Hepatic occupancy tidak sama dengan kanker hati

  Banyak orang menemukan “lesi yang menempati” di hati selama pemeriksaan kesehatan atau pemeriksaan USG untuk berbagai penyakit, dan pasien atau anggota keluarga mungkin terkejut atau takut dengan diagnosis ini, karena mengira bahwa lesi yang menempati hati adalah kanker hati. Faktanya, dalam kebanyakan kasus, massa hati adalah massa jinak yang tidak memerlukan pembedahan atau bahkan pengobatan apa pun.  Massa hati yang paling umum adalah hemangioma hati, yang memiliki insiden tinggi, terhitung sekitar 7% dari populasi alami, dengan insiden yang lebih tinggi pada orang paruh baya. Hemangioma tumbuh perlahan-lahan dan sering memiliki durasi penyakit beberapa tahun atau lebih. Ketika tumornya kecil, itu tidak menunjukkan gejala. Ketika meningkat, terutama bermanifestasi sebagai hepatomegali atau kompresi organ yang berdekatan seperti perut dan duodenum, menyebabkan gejala seperti ketidaknyamanan perut bagian atas, kembung, sendawa, dan sakit perut. Sebagian besar hemangioma hati dapat didiagnosis dengan USG, CT, MRI atau pemindaian nuklir. Mereka yang memiliki tumor kecil hanya memerlukan pemeriksaan ultrasonografi secara teratur dan tidak memerlukan pengobatan apa pun. Meskipun hemangioma dapat menyebabkan perdarahan jika pecah, kemungkinan pecah spontan dan perdarahan dari hemangioma hepatik sangat kecil. Tumor yang lebih besar dengan gejala kompresi harus diangkat melalui pembedahan. Adenoma hati juga merupakan tumor jinak hati dan lebih jarang terjadi daripada hemangioma. Tumor ini paling sering terlihat pada wanita dan berhubungan dengan estrogen oral jangka panjang (pil KB wanita). Adenoma yang lebih besar rentan terhadap ruptur spontan dan perdarahan dan harus diangkat melalui pembedahan. Massa jinak lainnya termasuk hiperplasia fibronodular hepar, sklerosis hepar dengan nodul besar, lipoma, dan tuberkulosis. Tentu saja, setelah pemeriksaan awal menunjukkan adanya okupansi hati, keganasan hati harus disingkirkan dengan tes lebih lanjut yang diperlukan.  Keganasan hati yang umum adalah karsinoma hepatoseluler primer. Hal ini sebagian besar terlihat pada pria, dengan onset pada usia pertengahan atau di atas, sering disertai dengan hepatitis kronis atau sirosis, dan dideteksi dengan USG, CT scan, dan pemeriksaan laboratorium.
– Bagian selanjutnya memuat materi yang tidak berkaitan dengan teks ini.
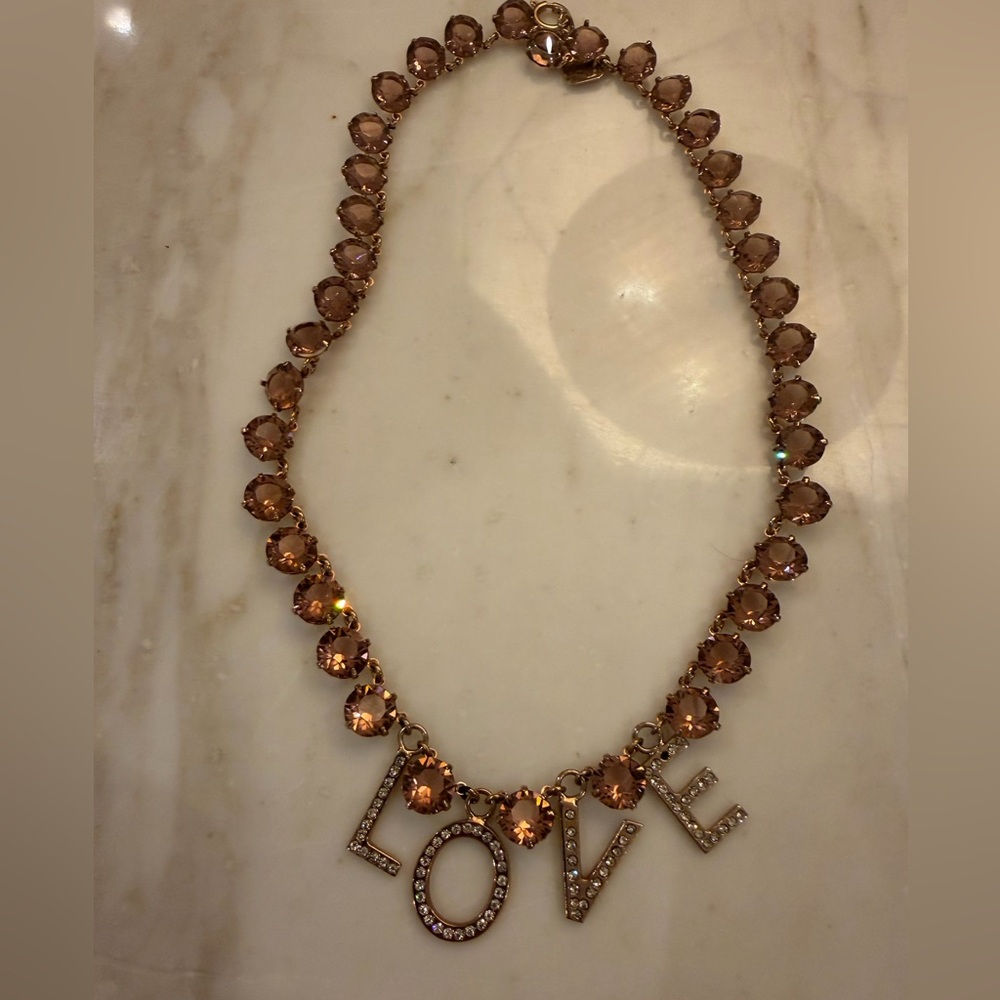 Elegant Gold Necklace with Brown Accents
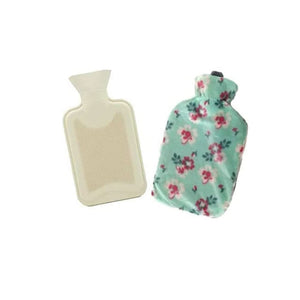 2 Litre Plush Cosy Hot Water Bottles with Floral Cover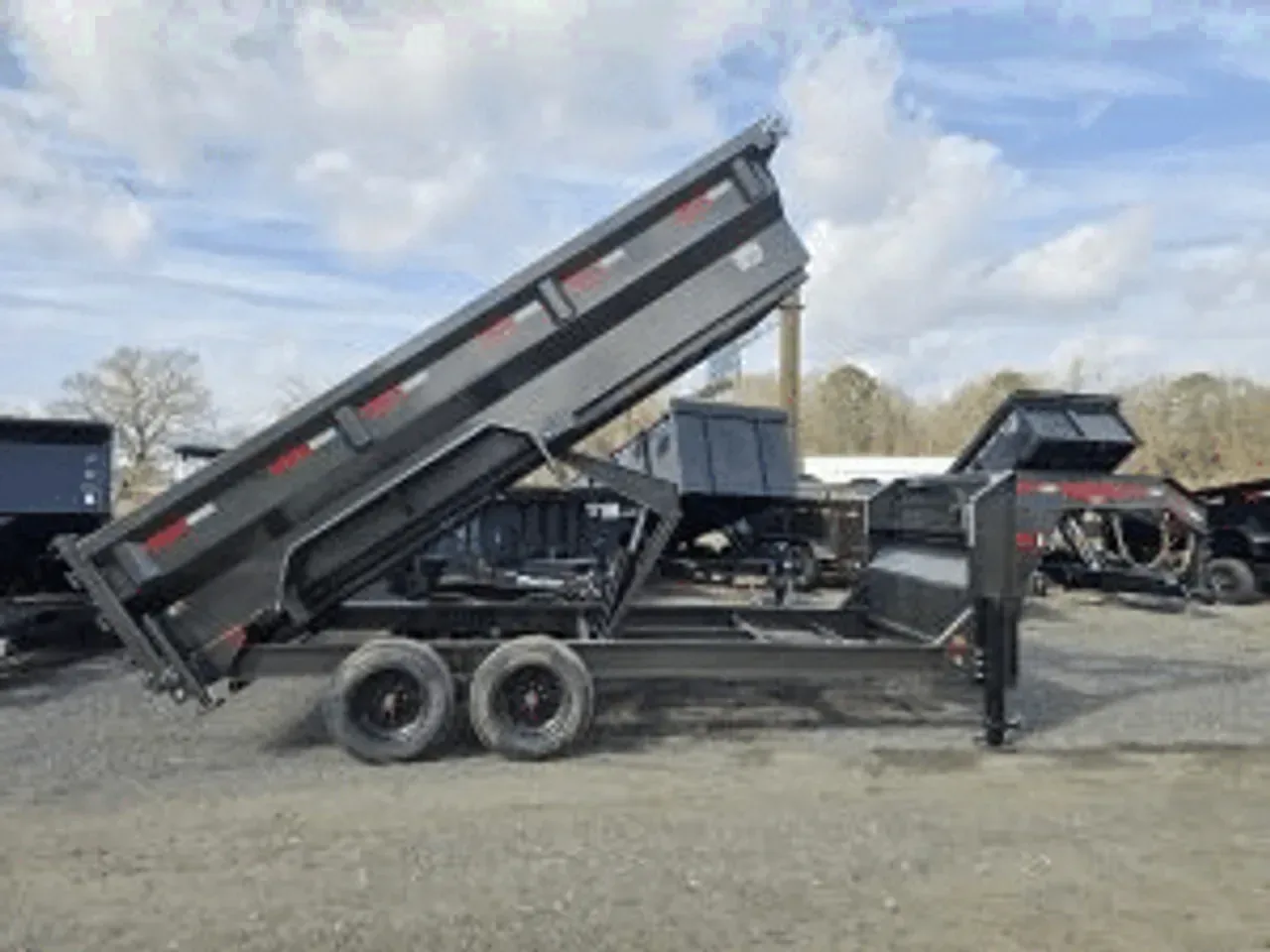 Dump Trailer 2026 7X16 MAXXD Trailers 7X16 17.5K Scissor lift Dump Trailer With 36′ Flared Sides -DUMPGN716-DJX-141033 7 ft. x16 ft.
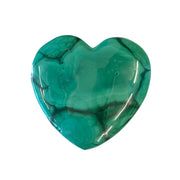 Large Malachite Crystal Heart - Triple A Grade Crystal - for Balance & Clearing Negativity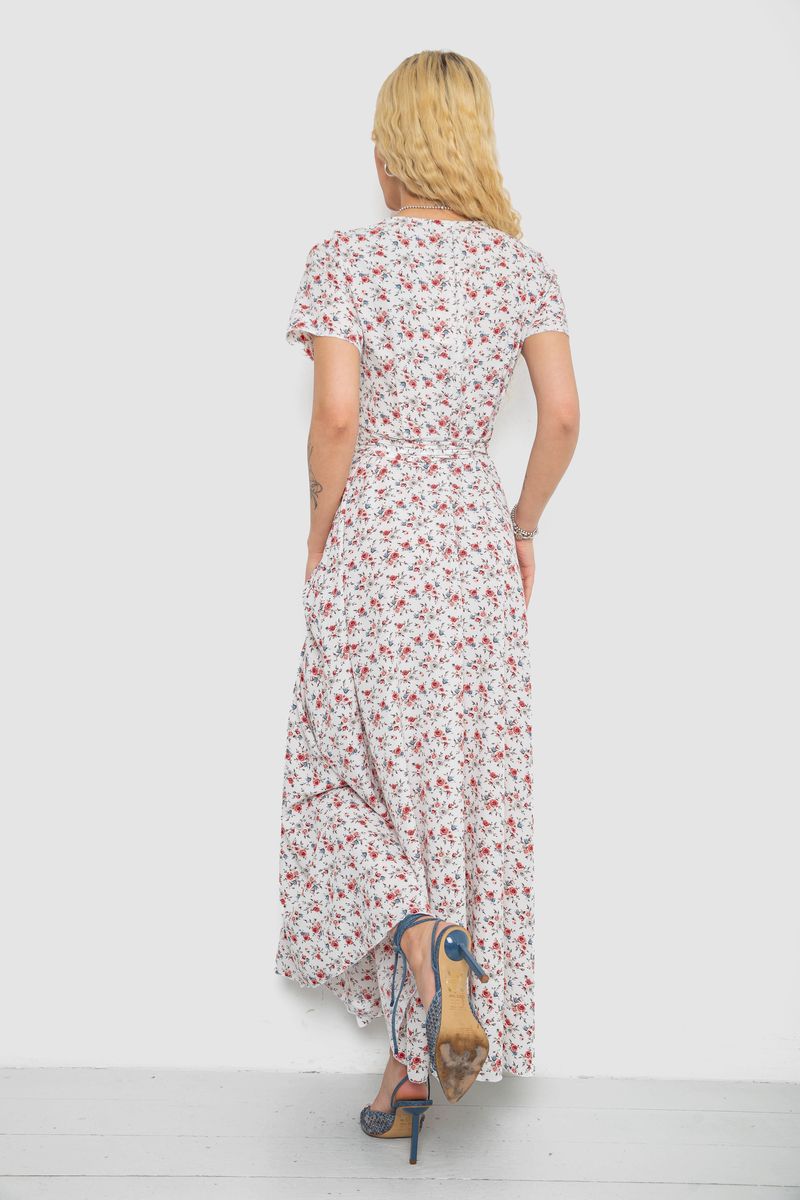 Сарафан на запах софт, цвет бело-красный, 241R173 — изображение 4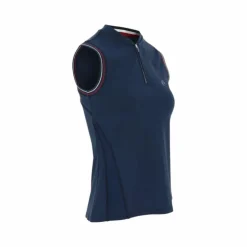 New Equithème - Polo sans manches femme Mia marine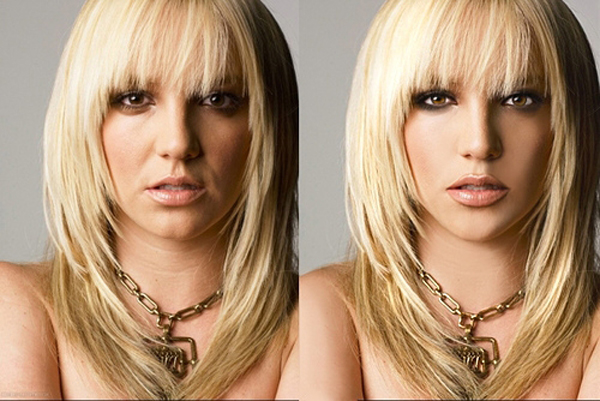 celebrities before and after photoshop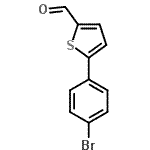 CAS 登录号：38401-70-6， 5-(4-溴苯基)-2-噻吩甲醛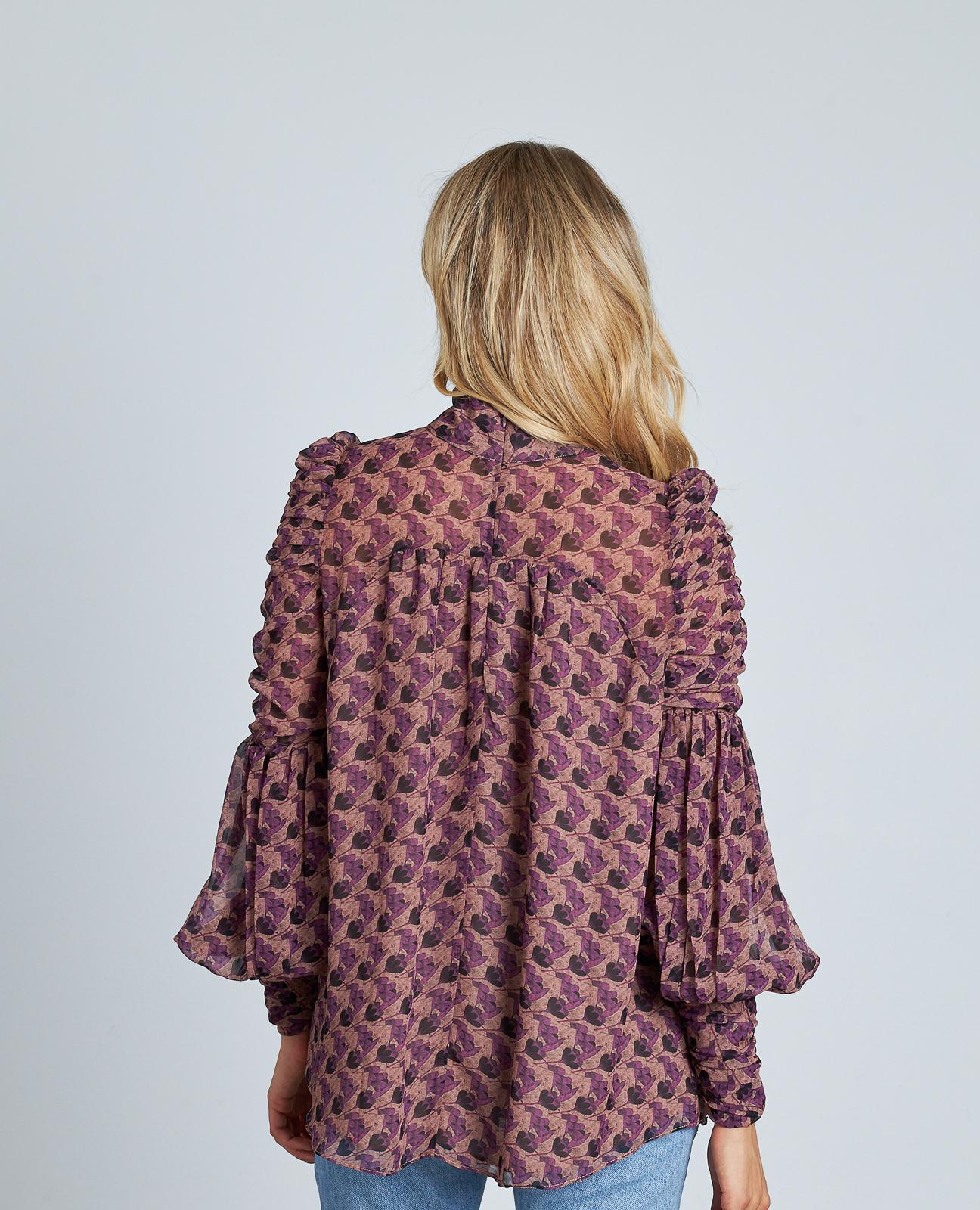 BLUSA ESTAMPADA ABOTONADA - Image 6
Sebagian besar diagnosis dapat dikonfirmasi dengan pemeriksaan USG, CT dan AFP, dan kadang-kadang biopsi aspirasi hati diperlukan untuk memastikan diagnosis. Pengobatan kanker hati primer terletak pada deteksi dini. Reseksi bedah tumor pada stadium awal adalah pilihan pertama dan memiliki hasil terbaik. Pilihan pengobatan lain yang efektif adalah: kemoterapi embolisasi arteri hati melalui kanulasi arteri femoralis, injeksi alkohol anhidrat yang dipandu oleh ultrasound atau terapi microwave dan frekuensi radio, dan pengobatan oral kurang efektif.  Karena hati adalah organ substansial terbesar dalam tubuh, hati kaya akan aliran darah. Kanker dari bagian tubuh lainnya, terutama organ perut, dapat bermetastasis ke hati. Oleh karena itu, jika ditemukan adanya okupansi hati dan menunjukkan keganasan, kita harus mempertimbangkan apakah itu metastasis dari bagian lain dari tubuh. Setelah diagnosis dipastikan, pengobatan harus ditargetkan sesuai dengan itu.